I spent most of 2014 unemployed while applying to dozens of jobs. Then, in October, I finally got a job at Gap. Our schedule comes out less than a week in advance. Some of the shifts leave workers “on-call,” meaning we don’t know if we’re going to be working at all that day. The earliest we find out is two hours before the shift is scheduled to start. At my first store, I had 18 hours of penciled-in shifts with only nine guaranteed hours some weeks. This is not uncommon in the industry.
The volatility of on-call scheduling, in combination with the low pay, meant my life at Gap wasn’t all that different from when I was unemployed. Though I was working, I still had to go to a food pantry for groceries. In winter, I had to choose between racking up heat bills I couldn’t afford and freezing in my apartment. My landlord would ask me when I’d have the rent money, but I couldn’t give her an answer because I never knew how many hours I’d actually work in a given week. I couldn’t afford to live in the city where I worked, so I had to transfer to a Gap store back home.
I’m not the only one struggling. Retail workers have the second-lowest average weekly earnings of workers in any sector in the US economy: $444 per week. We also have the second-lowest average weekly working hours. From 2006 to 2010, the number of people working part-time for economic reasons and not by choice, grew from 4 to 9 million. It’s called involuntary part-time work, meaning we want full-time employment but a lack of opportunities prevents us from doing so.
Unpredictable last-minute scheduling makes it difficult to budget and turns even the most basic decisions into headaches. Will we need babysitters for our children? Will we be able to make a doctor’s appointment? Will we have to rush to Gap from our second jobs?
One of my co-workers, started working at Gap as she was transitioning out of homelessness, but she wasn’t making enough to get stable housing on her own.
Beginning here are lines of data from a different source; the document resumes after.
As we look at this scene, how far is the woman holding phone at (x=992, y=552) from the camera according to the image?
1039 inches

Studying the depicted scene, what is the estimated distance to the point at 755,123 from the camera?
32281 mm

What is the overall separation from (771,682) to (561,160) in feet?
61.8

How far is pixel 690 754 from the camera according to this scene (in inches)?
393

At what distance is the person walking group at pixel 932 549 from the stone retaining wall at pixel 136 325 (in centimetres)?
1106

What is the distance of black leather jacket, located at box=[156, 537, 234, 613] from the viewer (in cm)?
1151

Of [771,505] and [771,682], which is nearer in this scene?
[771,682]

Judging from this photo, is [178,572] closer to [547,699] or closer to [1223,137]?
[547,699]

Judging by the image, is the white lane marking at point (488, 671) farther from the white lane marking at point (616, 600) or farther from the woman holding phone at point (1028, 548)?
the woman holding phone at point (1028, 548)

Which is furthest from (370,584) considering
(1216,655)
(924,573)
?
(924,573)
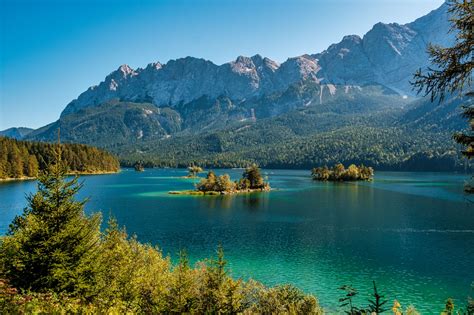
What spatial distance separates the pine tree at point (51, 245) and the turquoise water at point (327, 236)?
2470cm

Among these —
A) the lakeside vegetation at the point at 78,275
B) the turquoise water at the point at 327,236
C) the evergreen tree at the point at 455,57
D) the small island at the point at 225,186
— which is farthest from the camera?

Most so-called middle class jobs lost in the recession have been replaced by low-wage work like retail jobs. I’m thankful to be working, but gratitude born of desperation is no comfort and it certainly doesn’t pay the rent.
As the involuntary part-time worker population has drastically grown, so too has Gap’s executive compensation. Since 2010, total executive compensation packages exploded from $19m to over $42m by 2014. Former CEO Glenn Murphy’s compensation increased from $5.9m in 2010 to $16m in 2014. So-called ‘on-call scheduling’ creates a cheap on-demand workforce, enabling the Gap to pad its bottom line. The gains don’t go to us; they flow to the top-earners in the company. We make the sacrifices, they reap the rewards.
Another co-worker began working at Gap, in addition to a second retail job, as a way to escape the illicit drug trade. My colleague once told me: “everybody wants a job, no one wants to really be out hustling in the streets.” But the on-call shifts became unbearable, and he struggled to pay rent. For him, the trade-off between street money and regular employment was costly. This structural combination of low wages and unfair scheduling pressures workers into the underground economy, and is a hidden pipeline to the prison system.
I do, however, feel hope. Here in Minnesota, lawmakers are considering new legislation, supported by workers and community groups like Neighborhoods Organizing for Change, that would require three weeks’ advance notice of work schedules. Across the country, low-wage workers are fighting for fair scheduling and the tide is turning. Just this summer, Victoria’s Secret and Abercrombie & Fitch have announced an end to their on-call shifts. The Gap can be part of this rising tide.